[Plain-text document sources]
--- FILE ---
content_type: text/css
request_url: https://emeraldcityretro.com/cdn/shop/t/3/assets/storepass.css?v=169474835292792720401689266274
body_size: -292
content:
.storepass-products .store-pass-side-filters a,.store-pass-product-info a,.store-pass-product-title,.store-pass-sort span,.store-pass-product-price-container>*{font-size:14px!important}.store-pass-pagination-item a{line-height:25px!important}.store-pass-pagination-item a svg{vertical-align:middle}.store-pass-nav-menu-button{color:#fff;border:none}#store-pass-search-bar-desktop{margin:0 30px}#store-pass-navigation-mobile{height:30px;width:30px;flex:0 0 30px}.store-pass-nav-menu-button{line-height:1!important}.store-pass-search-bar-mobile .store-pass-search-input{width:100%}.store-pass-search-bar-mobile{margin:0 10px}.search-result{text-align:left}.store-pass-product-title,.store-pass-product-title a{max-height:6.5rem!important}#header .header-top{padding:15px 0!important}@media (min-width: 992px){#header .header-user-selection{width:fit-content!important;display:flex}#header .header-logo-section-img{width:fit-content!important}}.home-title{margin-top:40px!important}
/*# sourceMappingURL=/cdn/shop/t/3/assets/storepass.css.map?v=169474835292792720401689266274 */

**What is required:** Go through the entries and count the lines where the word "assets" appears; give only the count.

**Response box:** 2